Catedral de Santiago
Catedral de Santiago
Antigua Guatemala, the former capital, is a bright spot on a confused map of the country. Guatemala has been suffering from an inconsistent reporting about its qualities. Its splendid Mayan heritage, fabulous landscape and colourful colonial architecture have been a magnet for visitors. However, safety records have not always been favourable, some of which kept branding Guatemala as an extremely dangerous state. Before setting out, I read about people being dismembered with machetes and slaughtered even on touristic routes. Even though I took certain risks and ventured in areas considered unsafe, and... nothing ever happened to me. In contrary, I met really friendly people, who greeted me warmly and were genuinely happy to see me.

Of course safety is not an issue in Antigua. It’s almost a perfect holiday destination in Central America (although there is no beach). There are volcanoes afoot, magnificent, mind-boggling and diversified architecture, superb facilities to learn Spanish, splendid cafes serving perfect hot chocolate (with a pinch of hot chilli) and delicious cakes, grand restaurants, superb and value-for-money hotels, and truly welcoming crowds.

I chose Antigua to be the very spot for the New Year’s Eve party. I thought Ciudad Guatemala, the capital, should be the one, but based on an advice of a friend, I changed it and partied there on my birthday instead. On the 31 December, we had beautiful weather, about 36˚C (96.8 ˚F), and cloudless skies. An active Volcán Fuego seen from every point of the town, dominated the skyline. This small, adorable town packed with red roofed multi-coloured one storey houses, all in fantastic condition lined up along the narrow stony streets, seemed perfect. Without any special observation skills, it was easy to realise that hordes of people flocked to Antigua for the last day of the year extravaganza. They represented many different nationalities from around the planet, but also many Guatemalans, mostly from the capital.

Favourite spots:
Antigua Guatemala travelogue picture
The architecture of Antigua brought people to their knees. The richness of the decorations on the churches’ façades was overwhelming. The size of the main cathedral, right on the Plaza Mayor was unbelievable. The building was as large as St. Paul’s Cathedral in London, maybe even larger. It was founded in 1542 and was built in the baroque style but ruined by many earthquakes and now only partially rebuilt. With every renovation, the church lost most of its richness. Only part of the building was used. The ruined part could be visited and if I’d not gone inside, I would’ve never realised how massive it was. The best way to admire the town’s architecture was by visiting numerous hotels and restaurants, because this was how you got to walk inside and see how the buildings were constructed and how those cosy patios were fitted in the idea of the entire complex. Most of buildings were actually from the 16th century and the only modern constructions were the petrol stations.

## Goal 1:
Locate every line in the listing below that contains the word "would".

## Dataset records:
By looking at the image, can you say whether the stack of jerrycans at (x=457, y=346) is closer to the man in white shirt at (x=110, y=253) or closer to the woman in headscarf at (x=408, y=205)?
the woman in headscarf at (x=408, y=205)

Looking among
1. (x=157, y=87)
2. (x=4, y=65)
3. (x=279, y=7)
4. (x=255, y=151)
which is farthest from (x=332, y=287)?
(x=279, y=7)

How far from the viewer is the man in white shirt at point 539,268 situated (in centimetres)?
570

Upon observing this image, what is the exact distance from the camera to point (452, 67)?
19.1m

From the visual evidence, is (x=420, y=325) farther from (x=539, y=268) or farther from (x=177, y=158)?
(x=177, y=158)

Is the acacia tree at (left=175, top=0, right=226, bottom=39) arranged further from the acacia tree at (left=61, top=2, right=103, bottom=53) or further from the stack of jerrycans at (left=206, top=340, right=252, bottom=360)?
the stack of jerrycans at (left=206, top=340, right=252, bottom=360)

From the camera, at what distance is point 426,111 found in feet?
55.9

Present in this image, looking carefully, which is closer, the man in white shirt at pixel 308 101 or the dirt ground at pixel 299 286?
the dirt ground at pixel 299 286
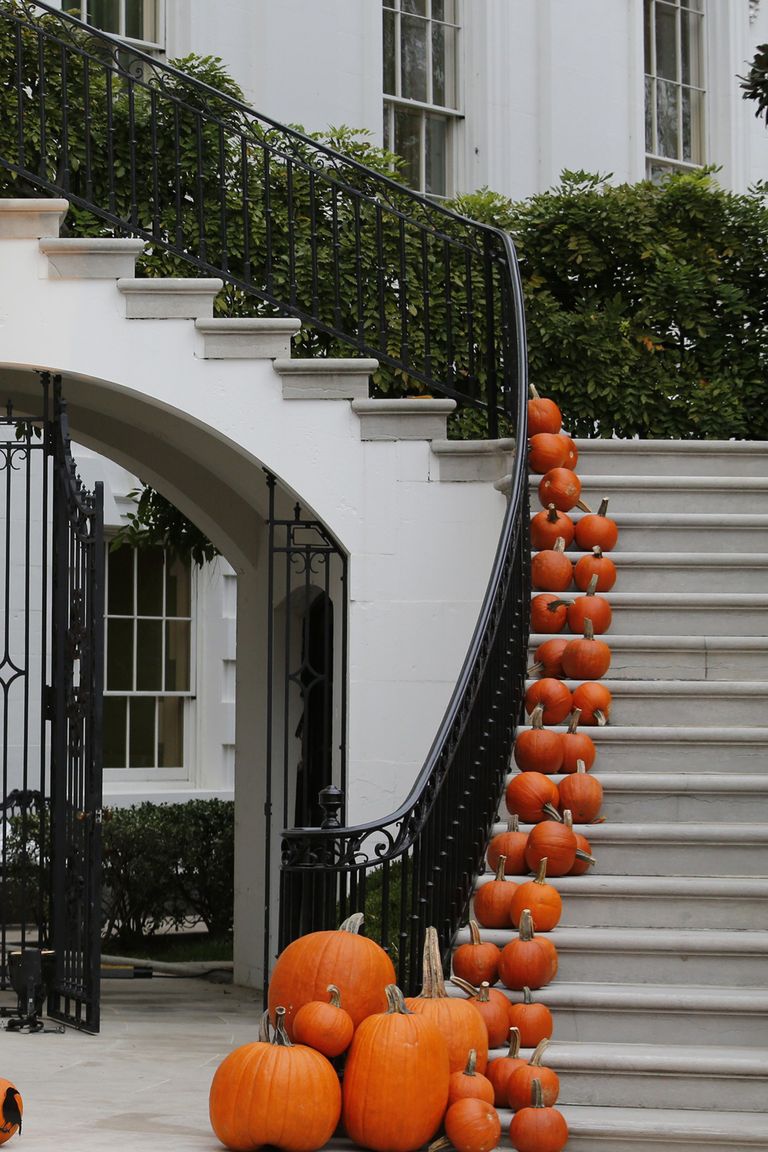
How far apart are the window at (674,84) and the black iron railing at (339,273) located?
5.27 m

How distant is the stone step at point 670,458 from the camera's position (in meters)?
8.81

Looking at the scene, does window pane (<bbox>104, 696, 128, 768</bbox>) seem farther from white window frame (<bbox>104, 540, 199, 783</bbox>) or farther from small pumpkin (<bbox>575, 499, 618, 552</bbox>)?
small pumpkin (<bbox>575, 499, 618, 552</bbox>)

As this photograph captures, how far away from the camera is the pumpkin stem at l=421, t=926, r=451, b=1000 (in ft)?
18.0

--

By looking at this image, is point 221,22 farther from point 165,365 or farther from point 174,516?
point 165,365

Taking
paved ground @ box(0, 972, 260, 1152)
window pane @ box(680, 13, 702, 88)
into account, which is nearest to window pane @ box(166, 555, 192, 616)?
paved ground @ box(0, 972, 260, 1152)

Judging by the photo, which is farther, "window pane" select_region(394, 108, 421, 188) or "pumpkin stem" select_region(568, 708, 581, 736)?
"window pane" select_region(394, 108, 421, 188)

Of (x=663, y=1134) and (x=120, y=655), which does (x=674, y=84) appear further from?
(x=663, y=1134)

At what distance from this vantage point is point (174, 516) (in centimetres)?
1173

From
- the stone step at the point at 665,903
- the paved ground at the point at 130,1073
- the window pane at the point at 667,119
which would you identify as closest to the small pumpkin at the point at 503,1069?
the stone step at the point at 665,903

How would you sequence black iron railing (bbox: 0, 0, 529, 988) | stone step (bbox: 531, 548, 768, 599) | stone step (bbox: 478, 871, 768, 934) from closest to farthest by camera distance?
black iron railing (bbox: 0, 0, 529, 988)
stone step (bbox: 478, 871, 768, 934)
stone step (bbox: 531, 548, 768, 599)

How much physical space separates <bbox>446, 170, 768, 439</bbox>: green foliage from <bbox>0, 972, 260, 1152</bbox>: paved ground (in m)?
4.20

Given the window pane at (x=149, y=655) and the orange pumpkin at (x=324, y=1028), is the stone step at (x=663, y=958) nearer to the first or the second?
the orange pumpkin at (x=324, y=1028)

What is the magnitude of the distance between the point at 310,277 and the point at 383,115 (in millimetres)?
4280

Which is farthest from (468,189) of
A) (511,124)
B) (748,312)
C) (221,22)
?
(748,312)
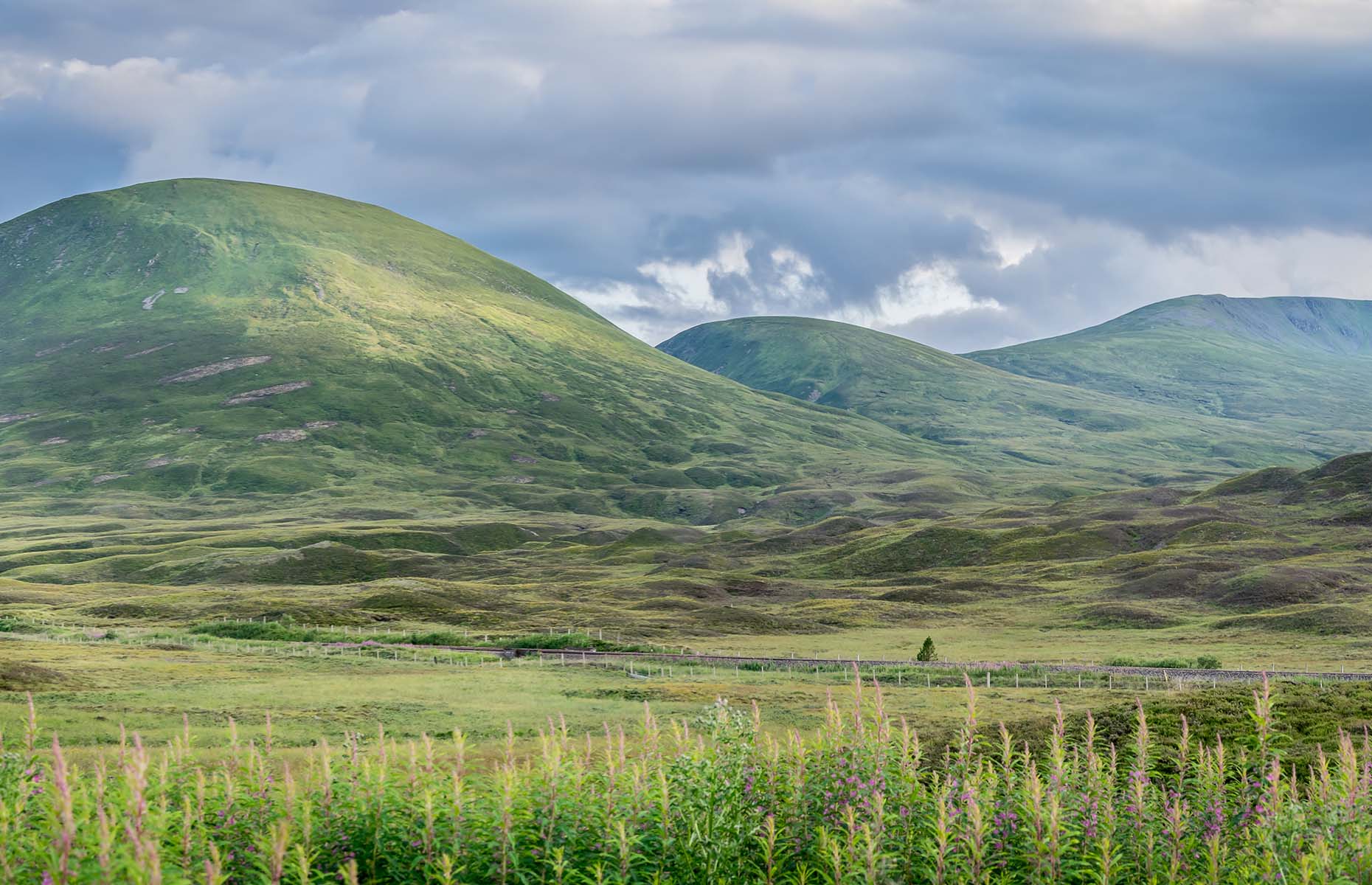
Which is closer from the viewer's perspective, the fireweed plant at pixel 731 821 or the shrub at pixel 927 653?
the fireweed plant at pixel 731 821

## Goal 2:
Summarize the Antigua Guatemala travelogue in two sentences.

## Reply 1:
which would you identify as closest to the small pumpkin at the point at 503,1069?
How would you sequence black iron railing (bbox: 0, 0, 529, 988) | stone step (bbox: 531, 548, 768, 599) | stone step (bbox: 478, 871, 768, 934) from closest to farthest by camera distance?

## Reply 2:
Despite alarming safety reports about Guatemala, the writer met only friendly people, and Antigua, the former capital, is described as a safe, nearly perfect destination with volcanoes, striking architecture, Spanish schools, fine cafes and hotels, and welcoming crowds, where the writer spent New Year's Eve among visitors from many nations. Its mostly 16th-century buildings include a huge baroque cathedral on the Plaza Mayor, founded in 1542, ruined by many earthquakes and only partially rebuilt.